Capisco che le mie parole possano non essere condivise da tutti, ma partono da un presupposto semplice, che dovrebbe essere universale: la legge è uguale per tutti. Giovanni Brusca compreso.

È inutile urlare alla vergogna, ai gesti terribili che quest’uomo ha compiuto, al pulsante del telecomando che fece saltare in aria la scorta, il giudice Falcone e sua moglie. È inutile girarci attorno, quando quella legge è stata approvata da un Parlamento democraticamente eletto.

Le leggi si possono (e, a volte, si devono) cambiare. La prossima volta, però, più che urlare, forse è meglio andare a votare chi, nel nome del popolo italiano, ci rappresenterà.

Tornando a Brusca: è libero perché la sua pena detentiva si è conclusa (era, a dire il vero, in libertà vigilata da qualche anno, senza che nessuno, al bar dei social, urlasse).
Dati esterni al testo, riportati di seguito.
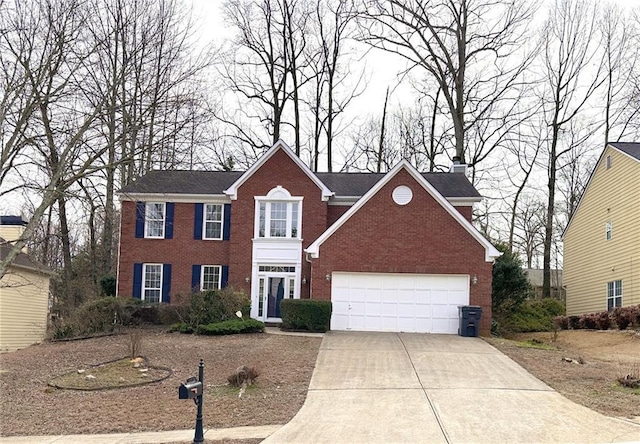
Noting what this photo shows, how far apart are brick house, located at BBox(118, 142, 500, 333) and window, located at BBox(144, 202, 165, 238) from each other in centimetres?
4

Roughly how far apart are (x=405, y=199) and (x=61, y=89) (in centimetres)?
1231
E quella legge che ha accolto la sua confessione e la sua collaborazione con lo Stato è una legge fortemente voluta da Giovanni Falcone.

Con quella legge, il giudice siciliano riuscì a costruire il rinvio a giudizio, redatto in larga parte sull’isola dell’Asinara insieme a Paolo Borsellino. Buscetta fu un personaggio fondamentale per capire dall’interno il fenomeno mafioso, e grazie alla collaborazione di Brusca ci furono numerosi arresti e venne smantellata l’ala più stragista di Cosa Nostra.

Lo so, umanamente è difficile da accettare. E anch’io non sorrido davanti alla libertà concessa a una persona che si è macchiata di orrendi delitti. Lo so: ci sono le vittime, e c’è un dolore infinito che nessun ergastolo potrà mai lenire. Lo so bene.

Ma lo Stato non si vendica. Lo Stato utilizza tutti i mezzi a sua disposizione per proteggere i cittadini. Questa legge era sacrosanta. Accettarla è difficile, ma – in questo caso – necessario.